Zycie kochanie trwa tyle co taniec fandango, bolero, be-bop manna, hosanna, rozaniec i szaniec i jazda i basta i stop.
Bal to najdluzszy na jaki nas prosza, nie graja na bis, chociaz zal, zanim wiec serca upadlosc oglosza na bal, marsz na bal
Szalejcie aorty, ja ide na korty Roboto ty w rekach sie pal Miasta nieczule mijajcie jak porty Bo zycie, bo zycie to bal
Bufet jak bufet jest zaopatrzony Zalezy, czy tu, czy gdzies tam Tancz poki zyjesz i smiej sie do zony I pij... zdrowie dam!
Niech zyje bal! Bo to zycie to bal jest nad bale! Niech zyje bal! Drugi raz nie zaprosza nas wcale! Orkiestra gra! Jeszcze tancza i drzwi sa otwarte! Dzien warty dnia! A to zycie zachodu jest warte!
Chlopo-robotnik jak boa grzechotnik z niebytu wynurza sie fal, wiedzie swa mame i tate, i zonke, i rusza, wyrusza na bal.

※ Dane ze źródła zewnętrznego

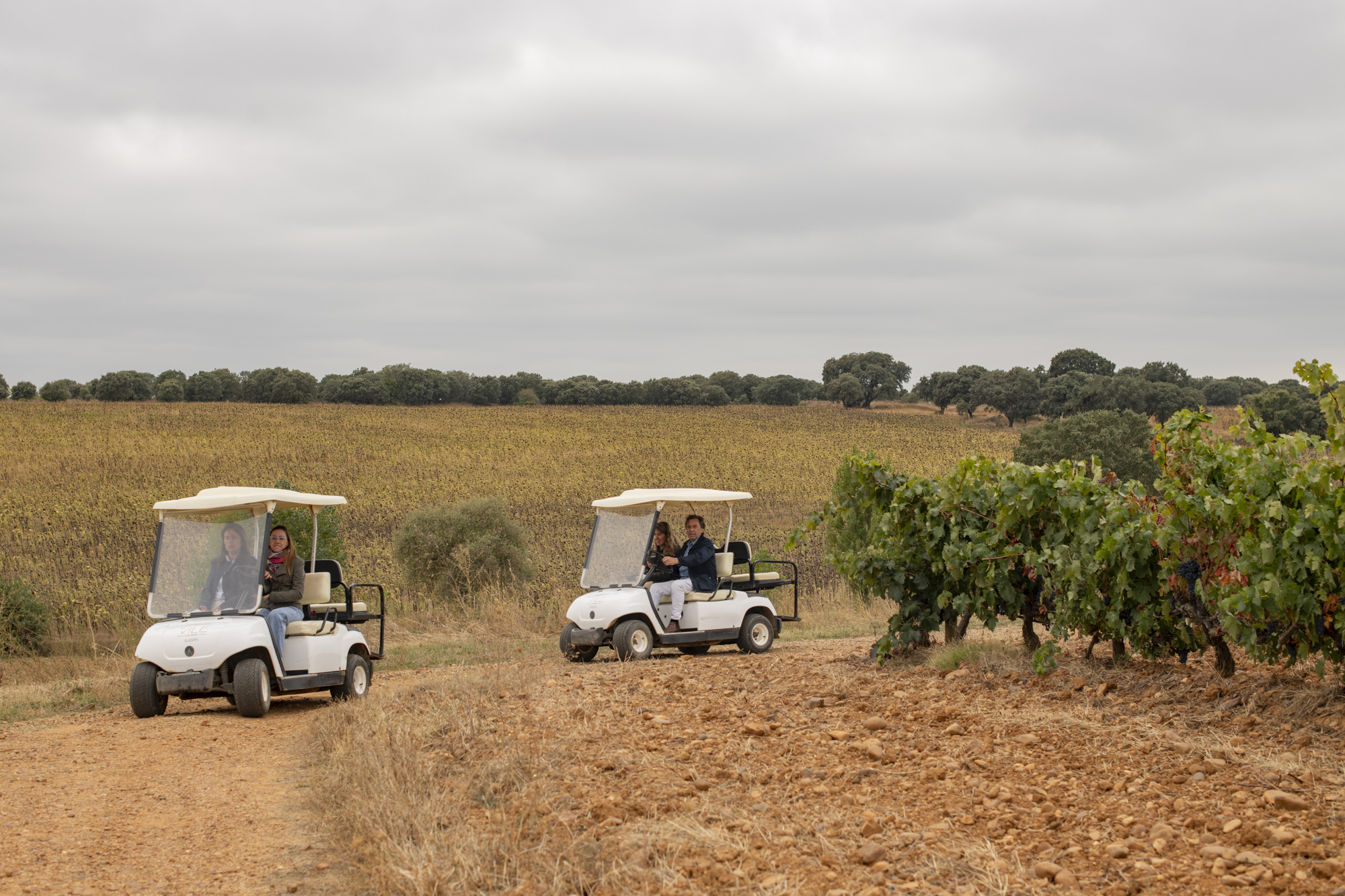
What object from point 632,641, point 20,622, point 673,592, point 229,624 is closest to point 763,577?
point 673,592

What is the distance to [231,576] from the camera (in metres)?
10.1

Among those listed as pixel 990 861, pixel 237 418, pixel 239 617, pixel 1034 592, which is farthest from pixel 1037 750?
pixel 237 418

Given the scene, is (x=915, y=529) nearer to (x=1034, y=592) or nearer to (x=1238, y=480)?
(x=1034, y=592)

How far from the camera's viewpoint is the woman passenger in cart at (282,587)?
9.97 metres

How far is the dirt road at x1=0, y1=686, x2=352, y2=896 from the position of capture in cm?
534

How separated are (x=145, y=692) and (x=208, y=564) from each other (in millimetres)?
1309

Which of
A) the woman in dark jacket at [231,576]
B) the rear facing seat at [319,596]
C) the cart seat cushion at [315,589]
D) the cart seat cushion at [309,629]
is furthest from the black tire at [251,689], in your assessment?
the cart seat cushion at [315,589]

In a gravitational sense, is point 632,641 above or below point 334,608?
below

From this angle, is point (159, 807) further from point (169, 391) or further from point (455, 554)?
point (169, 391)

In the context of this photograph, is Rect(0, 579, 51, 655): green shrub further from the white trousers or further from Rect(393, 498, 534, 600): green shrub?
the white trousers

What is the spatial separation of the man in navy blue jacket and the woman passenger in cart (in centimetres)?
413

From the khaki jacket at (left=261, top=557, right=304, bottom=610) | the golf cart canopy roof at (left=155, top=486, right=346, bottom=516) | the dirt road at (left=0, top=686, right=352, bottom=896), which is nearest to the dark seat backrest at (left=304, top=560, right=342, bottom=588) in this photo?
the khaki jacket at (left=261, top=557, right=304, bottom=610)

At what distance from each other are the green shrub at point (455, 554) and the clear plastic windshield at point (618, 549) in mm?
6962

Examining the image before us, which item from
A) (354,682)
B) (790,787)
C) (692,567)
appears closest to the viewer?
(790,787)
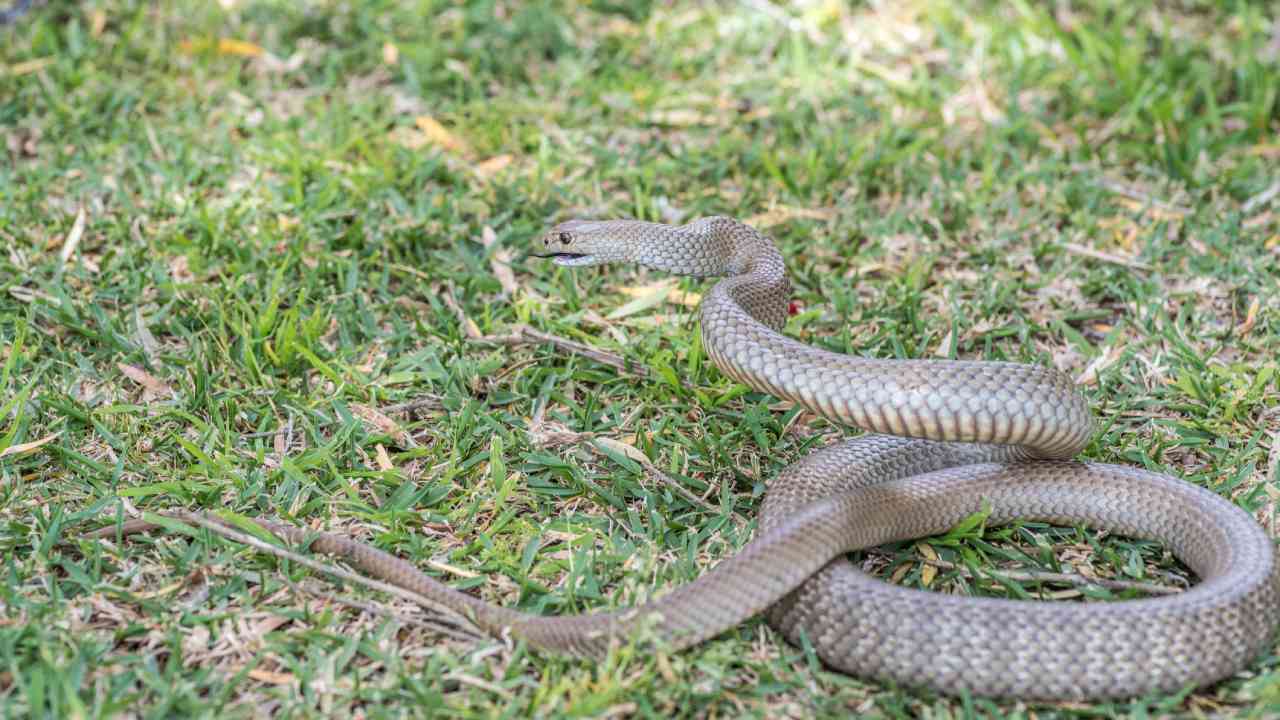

Sucha kostucha - ta Miss Wykidajlo wylaczy nam prad w srodku dnia. Pchajmy wiec taczki obledu, jak Byron, bo raz mamy bal!
Niech zyje bal! Bo to zycie to bal jest nad bale! Niech zyje bal! Drugi raz nie zaprosza nas wcale! Orkiestra gra! Jeszcze tancza i drzwi sa otwarte! Dzien warty dnia! A to zycie zachodu jest warte!